Does DuckLake work on AWS S3 (or a compatible storage)?

DuckLake can store the data files (Parquet files) on the AWS S3 blob storage or compatible solutions such as Azure Blob Storage, Google Cloud Storage or Cloudflare R2. You can run the catalog database anywhere, e.g., in an AWS Aurora database.

DuckLake in Operation

Is DuckLake production-ready?

While we tested DuckLake extensively, it is not yet production-ready as demonstrated by its version number 0.3. We expect DuckLake to mature over the course of 2025.

How is authentication implemented in DuckLake?

DuckLake piggybacks on the authentication of the metadata catalog database. For example, if your catalog database is PostgreSQL, you can use PostgreSQL's authentication and authorization methods to protect your DuckLake. This is particularly effective when enabling encryption of DuckLake files.

How does DuckLake deal with the “small files problem”?

The “small files problem” is a well-known problem in data lake formats and occurs e.g. when data is inserted in small batches, yielding many small files with each storing only a small amount of data. DuckLake significantly mitigates this problem by storing the metadata in a database system (catalog database) and making the compaction step simple. DuckLake also harnesses the catalog database to stage data (a technique called “data inlining”) before serializing it into Parquet files.

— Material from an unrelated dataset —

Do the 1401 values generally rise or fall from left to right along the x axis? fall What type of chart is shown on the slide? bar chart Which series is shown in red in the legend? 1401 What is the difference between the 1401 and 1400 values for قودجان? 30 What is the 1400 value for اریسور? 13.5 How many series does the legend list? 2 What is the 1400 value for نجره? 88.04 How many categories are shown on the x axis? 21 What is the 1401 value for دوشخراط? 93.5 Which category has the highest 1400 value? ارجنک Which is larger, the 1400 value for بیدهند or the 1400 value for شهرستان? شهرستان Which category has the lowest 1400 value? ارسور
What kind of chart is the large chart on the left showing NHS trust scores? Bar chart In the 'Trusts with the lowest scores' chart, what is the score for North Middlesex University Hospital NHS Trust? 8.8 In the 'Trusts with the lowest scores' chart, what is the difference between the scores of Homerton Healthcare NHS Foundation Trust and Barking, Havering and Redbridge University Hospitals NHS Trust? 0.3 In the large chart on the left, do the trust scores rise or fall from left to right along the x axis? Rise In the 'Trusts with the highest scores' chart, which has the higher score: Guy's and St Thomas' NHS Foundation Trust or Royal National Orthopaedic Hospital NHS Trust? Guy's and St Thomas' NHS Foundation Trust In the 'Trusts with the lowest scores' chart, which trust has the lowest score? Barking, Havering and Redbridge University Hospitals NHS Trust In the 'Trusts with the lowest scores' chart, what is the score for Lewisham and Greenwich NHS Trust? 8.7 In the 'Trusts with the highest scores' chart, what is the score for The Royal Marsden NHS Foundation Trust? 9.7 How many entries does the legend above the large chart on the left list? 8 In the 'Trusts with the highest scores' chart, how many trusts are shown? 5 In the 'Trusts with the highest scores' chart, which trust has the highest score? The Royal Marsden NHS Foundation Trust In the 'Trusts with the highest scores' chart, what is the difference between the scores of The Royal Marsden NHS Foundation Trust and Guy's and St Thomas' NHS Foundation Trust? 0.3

Further improvements are on the roadmap.

Features

Are constraints such as primary keys and foreign keys supported?

No. Similarly to other lakehouse technologies, DuckLake does not support constraints, keys, or indexes. For more information, see the list of unsupported features.

Can I export my DuckLake into other formats?

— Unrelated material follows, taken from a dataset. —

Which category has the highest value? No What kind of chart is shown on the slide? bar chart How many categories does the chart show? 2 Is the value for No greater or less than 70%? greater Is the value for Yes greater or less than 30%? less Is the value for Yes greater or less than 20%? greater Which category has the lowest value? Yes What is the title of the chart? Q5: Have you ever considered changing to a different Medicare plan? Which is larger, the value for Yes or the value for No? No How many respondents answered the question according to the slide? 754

Yes. Starting with v0.3, you can copy from DuckLake to Iceberg.

Are DuckDB database files supported as the data files for DuckLake?

The data files of DuckLake must be stored in Parquet. Using DuckDB files as storage are not supported at the moment.

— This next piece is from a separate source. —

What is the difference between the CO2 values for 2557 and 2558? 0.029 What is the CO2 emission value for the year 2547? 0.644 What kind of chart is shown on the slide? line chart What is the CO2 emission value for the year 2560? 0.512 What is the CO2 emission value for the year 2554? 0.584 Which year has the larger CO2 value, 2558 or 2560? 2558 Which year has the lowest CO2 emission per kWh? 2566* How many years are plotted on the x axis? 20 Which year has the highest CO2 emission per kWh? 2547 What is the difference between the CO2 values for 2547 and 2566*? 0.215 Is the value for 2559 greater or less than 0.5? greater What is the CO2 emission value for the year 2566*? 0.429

Are there any practical limits to the size of data and the number of snapshots?

No. The only limitation is the catalog database's performance but even with a relatively slow catalog database, you can have terabytes of data and millions of snapshots.

Development

How is DuckLake tested?

DuckLake receives extensive testing, including running the applicable subset of DuckDB's thorough test suite. That said, if you encounter any problems using DuckLake, please submit an issue in the DuckLake issue tracker.

How can I contribute to DuckLake?

If you encounter any problems using DuckLake, please submit an issue in the DuckLake issue tracker. If you have any suggestions or feature requests, please open a ticket in DuckLake's discussion forum. You are also welcome to implement support in other systems for DuckLake following the specification.

Is the documentation available as a single file?

Yes, you can download the documentation as a single Markdown file and as a PDF.

When is the next version of the DuckLake standard released and what features will it include?

The DuckLake 0.4 standard will be released in late 2025. See the roadmap for upcoming features. For past releases, see the release calendar.